Where to begin? I guess with the fact that I’m new here. My family probably isn’t as bad as yours, but It is still a bit harder than normal for me. Yeah, families argue sometimes when they disagree, but mine is like a frat house without the college courses. My uncle watches us most of the day, my mom is at work till dinner is done, my step-dad is asleep works early morning shift so sleeps through noon to mid-noon. MY sudo-brother lives with us for now too. I don’t see my dad often and his girlfriend sucks. I constantly deal with my little brother trying to argue with me over nothing, and my parents mocking me for who and what I am. It’s one thing to deal with it at school, but to come home to it and be told your Identity isn’t valid because you’re a teen and haven’t lived yet, and this happens day in day out is painful on an emotional and a psychological level.
My mother laughs behind my back about me being transgender and thinks it’s just a phase and me “wanting to be a girl” is funny. She still calls me by my dead name and complains that I’m making an Irreversible decision that will affect the rest of my life, that treatments are expensive. None of my family respects it at all. I am a girl. I don’t care if you hate on me tell me to get out, bash on me, dox me with limited info, give me death threats, or whatever. I am a girl and I am serious. I don’t like people being hateful, but you can’t say anything worse than what I have already heard. I play a boy, to keep my space, for a bunch of people who can never be satisfied beyond the point of tameness.

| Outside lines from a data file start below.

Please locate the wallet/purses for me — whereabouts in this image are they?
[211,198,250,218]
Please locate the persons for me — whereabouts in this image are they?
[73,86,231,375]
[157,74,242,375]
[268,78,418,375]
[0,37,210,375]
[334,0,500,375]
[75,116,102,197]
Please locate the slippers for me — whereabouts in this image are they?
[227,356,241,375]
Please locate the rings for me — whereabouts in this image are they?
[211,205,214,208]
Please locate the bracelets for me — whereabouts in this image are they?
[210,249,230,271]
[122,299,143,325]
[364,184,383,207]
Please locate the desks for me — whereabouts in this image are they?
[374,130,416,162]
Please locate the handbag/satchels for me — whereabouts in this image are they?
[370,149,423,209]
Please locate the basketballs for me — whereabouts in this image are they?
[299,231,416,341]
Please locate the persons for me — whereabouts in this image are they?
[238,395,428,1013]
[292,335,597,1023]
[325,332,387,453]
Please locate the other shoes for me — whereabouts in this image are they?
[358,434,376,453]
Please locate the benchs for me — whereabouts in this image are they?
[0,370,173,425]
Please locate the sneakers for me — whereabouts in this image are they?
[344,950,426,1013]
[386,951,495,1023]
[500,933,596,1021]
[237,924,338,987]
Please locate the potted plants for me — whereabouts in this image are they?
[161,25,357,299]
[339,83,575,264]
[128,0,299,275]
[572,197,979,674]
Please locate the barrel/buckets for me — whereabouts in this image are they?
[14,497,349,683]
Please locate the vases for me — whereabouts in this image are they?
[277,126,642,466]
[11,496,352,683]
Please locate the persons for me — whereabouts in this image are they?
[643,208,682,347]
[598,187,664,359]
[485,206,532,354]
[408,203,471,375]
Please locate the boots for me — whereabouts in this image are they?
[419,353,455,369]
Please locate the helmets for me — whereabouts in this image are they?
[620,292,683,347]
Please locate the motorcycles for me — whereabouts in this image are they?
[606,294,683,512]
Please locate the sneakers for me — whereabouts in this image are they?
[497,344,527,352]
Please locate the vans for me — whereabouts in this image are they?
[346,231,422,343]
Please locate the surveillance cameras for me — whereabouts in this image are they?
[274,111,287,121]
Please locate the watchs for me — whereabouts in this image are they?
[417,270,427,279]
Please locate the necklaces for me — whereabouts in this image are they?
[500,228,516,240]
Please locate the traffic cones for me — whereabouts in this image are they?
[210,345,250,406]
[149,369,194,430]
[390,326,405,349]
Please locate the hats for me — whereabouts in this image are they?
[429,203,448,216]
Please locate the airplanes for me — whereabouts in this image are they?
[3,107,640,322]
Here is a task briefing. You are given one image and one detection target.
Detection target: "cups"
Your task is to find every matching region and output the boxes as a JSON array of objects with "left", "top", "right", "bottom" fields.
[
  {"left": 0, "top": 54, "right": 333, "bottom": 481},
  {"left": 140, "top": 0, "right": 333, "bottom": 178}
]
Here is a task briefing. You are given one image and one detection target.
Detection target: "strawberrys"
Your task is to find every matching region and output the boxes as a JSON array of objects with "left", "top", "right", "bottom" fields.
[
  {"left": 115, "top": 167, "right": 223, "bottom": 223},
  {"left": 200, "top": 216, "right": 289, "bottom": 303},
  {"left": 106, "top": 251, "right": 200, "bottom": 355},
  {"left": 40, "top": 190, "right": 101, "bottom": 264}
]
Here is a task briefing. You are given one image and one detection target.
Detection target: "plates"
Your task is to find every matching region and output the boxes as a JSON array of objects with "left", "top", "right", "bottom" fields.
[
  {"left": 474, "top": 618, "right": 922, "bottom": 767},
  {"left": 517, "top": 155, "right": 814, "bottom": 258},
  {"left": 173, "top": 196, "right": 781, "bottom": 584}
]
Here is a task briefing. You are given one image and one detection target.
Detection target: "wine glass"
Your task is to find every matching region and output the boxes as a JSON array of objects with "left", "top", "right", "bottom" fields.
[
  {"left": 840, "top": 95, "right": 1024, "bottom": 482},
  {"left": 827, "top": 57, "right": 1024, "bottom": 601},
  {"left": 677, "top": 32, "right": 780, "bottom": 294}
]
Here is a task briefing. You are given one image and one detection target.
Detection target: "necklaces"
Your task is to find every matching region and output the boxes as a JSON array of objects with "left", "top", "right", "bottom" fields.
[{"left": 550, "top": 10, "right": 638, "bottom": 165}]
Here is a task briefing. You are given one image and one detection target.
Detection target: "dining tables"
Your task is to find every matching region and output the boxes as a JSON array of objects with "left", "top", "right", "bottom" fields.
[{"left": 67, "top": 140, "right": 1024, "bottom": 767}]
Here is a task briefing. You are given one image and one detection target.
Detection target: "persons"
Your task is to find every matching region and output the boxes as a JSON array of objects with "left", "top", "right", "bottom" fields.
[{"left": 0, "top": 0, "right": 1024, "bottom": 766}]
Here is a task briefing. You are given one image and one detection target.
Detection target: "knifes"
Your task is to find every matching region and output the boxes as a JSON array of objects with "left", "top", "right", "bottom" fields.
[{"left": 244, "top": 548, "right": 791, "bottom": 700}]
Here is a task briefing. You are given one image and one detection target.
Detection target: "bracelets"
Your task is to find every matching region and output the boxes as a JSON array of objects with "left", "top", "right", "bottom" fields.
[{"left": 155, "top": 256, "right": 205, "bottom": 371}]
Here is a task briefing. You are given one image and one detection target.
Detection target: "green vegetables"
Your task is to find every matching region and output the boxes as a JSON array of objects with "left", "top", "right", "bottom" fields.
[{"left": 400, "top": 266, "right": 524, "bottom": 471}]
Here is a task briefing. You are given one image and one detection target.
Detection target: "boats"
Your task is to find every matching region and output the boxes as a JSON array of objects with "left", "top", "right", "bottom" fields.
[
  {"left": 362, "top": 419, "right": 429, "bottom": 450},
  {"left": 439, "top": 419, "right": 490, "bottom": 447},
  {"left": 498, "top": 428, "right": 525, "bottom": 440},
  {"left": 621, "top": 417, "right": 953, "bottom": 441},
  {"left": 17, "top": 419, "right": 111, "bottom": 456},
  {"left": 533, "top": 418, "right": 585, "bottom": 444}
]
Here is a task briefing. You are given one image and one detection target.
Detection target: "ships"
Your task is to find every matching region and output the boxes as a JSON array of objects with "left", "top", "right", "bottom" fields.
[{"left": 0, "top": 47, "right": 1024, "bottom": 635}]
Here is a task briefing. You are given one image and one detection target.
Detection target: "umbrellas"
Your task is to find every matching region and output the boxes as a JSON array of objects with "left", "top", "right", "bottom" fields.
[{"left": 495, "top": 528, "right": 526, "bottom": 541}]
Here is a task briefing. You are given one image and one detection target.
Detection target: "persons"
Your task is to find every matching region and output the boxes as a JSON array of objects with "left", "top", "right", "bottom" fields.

The boy has become my imaginary friend whomst I pretend is my twin brother. I use this to cope and move on with my day but hey. we hang out more recently since the whole world shut down. when my family addresses me by his name I pretend they’re talking to him and slip into the role. Things have been getting harder for me lately with being stuck home all the time, but then again who has it gotten better for?